[Material for the task Boundary: Start]

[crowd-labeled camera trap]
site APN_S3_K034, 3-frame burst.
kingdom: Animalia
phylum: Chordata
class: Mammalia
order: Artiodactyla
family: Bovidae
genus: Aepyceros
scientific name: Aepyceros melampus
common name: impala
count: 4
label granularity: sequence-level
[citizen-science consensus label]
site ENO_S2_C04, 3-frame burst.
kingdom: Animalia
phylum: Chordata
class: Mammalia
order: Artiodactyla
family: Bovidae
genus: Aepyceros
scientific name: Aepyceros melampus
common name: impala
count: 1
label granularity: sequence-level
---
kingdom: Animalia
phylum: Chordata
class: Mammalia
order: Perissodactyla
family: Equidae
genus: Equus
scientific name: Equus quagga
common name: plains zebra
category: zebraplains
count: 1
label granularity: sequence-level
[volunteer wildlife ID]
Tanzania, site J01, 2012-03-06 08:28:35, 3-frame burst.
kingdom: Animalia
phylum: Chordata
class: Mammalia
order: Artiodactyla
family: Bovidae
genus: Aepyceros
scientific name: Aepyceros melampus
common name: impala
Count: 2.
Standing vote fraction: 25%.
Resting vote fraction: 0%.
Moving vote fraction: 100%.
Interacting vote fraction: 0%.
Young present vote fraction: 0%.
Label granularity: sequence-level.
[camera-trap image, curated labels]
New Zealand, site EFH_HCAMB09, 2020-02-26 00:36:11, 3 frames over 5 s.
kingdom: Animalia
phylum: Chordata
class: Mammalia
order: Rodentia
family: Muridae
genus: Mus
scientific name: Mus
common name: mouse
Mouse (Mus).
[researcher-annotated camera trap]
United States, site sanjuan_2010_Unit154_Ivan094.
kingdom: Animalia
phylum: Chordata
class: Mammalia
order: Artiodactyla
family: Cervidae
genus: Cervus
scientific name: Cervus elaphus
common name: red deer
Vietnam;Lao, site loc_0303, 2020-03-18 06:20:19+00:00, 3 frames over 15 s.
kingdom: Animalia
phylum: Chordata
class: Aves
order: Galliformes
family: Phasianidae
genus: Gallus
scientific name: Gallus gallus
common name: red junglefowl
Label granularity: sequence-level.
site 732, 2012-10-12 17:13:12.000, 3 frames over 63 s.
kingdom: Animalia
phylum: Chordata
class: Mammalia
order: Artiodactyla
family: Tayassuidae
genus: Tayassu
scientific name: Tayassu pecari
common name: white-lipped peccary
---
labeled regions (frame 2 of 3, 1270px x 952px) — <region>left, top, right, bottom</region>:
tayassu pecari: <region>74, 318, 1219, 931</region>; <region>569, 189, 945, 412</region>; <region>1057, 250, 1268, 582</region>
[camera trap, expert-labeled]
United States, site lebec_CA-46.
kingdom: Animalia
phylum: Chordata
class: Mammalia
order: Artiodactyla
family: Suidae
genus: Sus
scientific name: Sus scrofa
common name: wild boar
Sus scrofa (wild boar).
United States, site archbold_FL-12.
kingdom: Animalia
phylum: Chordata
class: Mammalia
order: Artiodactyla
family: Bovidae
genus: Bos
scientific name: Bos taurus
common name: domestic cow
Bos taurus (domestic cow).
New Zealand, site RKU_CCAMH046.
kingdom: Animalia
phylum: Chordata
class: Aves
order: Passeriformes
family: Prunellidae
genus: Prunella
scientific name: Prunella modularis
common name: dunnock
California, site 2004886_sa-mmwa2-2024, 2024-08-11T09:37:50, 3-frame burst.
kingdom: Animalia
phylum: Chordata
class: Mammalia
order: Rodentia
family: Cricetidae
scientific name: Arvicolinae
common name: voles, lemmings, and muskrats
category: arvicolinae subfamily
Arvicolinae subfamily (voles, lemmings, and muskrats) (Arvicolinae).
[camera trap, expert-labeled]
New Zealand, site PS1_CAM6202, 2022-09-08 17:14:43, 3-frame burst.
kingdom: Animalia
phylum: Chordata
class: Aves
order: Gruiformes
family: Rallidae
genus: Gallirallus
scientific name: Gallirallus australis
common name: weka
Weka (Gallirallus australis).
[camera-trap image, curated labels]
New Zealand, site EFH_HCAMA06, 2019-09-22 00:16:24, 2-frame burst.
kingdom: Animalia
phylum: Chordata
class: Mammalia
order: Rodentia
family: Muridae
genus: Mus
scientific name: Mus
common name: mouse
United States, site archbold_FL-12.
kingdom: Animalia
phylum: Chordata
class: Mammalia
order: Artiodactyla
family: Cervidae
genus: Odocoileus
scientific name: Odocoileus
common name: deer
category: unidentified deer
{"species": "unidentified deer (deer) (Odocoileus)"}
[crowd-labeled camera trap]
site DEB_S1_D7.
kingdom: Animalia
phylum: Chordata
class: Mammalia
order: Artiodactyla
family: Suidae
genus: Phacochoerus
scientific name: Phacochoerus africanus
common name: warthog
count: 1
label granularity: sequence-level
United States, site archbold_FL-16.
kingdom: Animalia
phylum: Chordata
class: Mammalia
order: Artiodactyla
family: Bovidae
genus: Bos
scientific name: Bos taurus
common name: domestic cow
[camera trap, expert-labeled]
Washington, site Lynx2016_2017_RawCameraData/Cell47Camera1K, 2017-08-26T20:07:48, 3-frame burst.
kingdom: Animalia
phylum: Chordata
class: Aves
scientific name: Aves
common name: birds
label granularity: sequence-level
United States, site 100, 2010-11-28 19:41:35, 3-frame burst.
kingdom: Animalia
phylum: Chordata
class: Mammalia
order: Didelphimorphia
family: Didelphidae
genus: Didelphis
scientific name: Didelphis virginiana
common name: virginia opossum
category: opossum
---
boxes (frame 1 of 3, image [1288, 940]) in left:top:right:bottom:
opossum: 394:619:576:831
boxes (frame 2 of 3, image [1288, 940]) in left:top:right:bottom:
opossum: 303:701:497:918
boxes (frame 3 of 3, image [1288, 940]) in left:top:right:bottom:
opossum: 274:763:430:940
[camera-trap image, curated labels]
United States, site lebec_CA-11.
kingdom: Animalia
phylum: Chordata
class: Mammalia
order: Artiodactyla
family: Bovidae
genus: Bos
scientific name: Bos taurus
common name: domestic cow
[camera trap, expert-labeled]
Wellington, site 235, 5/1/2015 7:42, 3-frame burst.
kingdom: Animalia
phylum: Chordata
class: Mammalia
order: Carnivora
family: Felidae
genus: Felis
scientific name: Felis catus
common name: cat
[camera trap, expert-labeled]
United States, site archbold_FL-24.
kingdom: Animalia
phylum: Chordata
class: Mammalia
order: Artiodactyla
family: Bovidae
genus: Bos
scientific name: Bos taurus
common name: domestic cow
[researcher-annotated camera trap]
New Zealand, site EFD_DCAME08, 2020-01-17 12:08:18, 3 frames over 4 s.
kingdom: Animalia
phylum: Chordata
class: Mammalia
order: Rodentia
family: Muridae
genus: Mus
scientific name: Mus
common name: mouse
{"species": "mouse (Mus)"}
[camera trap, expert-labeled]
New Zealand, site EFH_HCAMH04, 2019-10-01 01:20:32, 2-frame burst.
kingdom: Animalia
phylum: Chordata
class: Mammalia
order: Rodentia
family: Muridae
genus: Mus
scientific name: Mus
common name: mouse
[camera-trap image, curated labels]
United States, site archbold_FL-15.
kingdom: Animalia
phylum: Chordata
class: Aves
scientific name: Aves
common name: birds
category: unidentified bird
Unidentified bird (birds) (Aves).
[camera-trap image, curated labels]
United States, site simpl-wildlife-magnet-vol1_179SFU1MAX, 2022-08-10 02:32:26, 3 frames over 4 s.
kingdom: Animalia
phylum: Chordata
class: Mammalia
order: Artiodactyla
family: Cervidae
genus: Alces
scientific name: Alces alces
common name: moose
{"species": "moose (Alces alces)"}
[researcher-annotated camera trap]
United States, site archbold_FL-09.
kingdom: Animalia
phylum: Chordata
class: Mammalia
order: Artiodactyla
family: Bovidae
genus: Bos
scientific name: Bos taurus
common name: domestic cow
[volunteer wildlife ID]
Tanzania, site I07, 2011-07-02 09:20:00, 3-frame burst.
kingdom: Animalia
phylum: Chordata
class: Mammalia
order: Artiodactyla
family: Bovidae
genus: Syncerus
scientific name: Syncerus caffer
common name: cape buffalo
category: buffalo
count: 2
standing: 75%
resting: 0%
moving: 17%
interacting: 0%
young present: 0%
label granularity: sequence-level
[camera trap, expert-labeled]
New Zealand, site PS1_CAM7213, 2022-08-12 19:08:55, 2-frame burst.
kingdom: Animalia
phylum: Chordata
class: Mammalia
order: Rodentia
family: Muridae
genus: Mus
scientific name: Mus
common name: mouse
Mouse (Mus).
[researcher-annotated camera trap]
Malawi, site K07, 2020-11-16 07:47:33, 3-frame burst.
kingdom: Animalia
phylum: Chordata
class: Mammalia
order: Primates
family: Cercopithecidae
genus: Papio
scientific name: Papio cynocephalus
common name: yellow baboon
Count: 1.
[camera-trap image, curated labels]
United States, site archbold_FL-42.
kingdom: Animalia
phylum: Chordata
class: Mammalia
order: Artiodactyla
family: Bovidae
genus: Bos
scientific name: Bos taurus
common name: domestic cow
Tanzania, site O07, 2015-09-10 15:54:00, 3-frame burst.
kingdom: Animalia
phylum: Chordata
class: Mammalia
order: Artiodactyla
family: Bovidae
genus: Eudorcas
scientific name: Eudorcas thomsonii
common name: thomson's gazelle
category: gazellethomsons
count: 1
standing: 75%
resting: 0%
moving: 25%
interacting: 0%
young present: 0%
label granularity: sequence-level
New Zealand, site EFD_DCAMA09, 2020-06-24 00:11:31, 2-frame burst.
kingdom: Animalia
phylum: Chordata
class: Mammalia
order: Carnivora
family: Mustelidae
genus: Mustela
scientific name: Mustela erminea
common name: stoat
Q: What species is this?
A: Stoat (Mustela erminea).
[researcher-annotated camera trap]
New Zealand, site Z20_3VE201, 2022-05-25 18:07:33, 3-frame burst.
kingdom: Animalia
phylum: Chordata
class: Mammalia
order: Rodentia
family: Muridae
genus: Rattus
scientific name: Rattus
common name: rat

[Material for the task Boundary: End]

Copy, without any change, the run of lines from the one with "A: Stoat (Mustela erminea)." through the end of the entries above.

A: Stoat (Mustela erminea).
[researcher-annotated camera trap]
New Zealand, site Z20_3VE201, 2022-05-25 18:07:33, 3-frame burst.
kingdom: Animalia
phylum: Chordata
class: Mammalia
order: Rodentia
family: Muridae
genus: Rattus
scientific name: Rattus
common name: rat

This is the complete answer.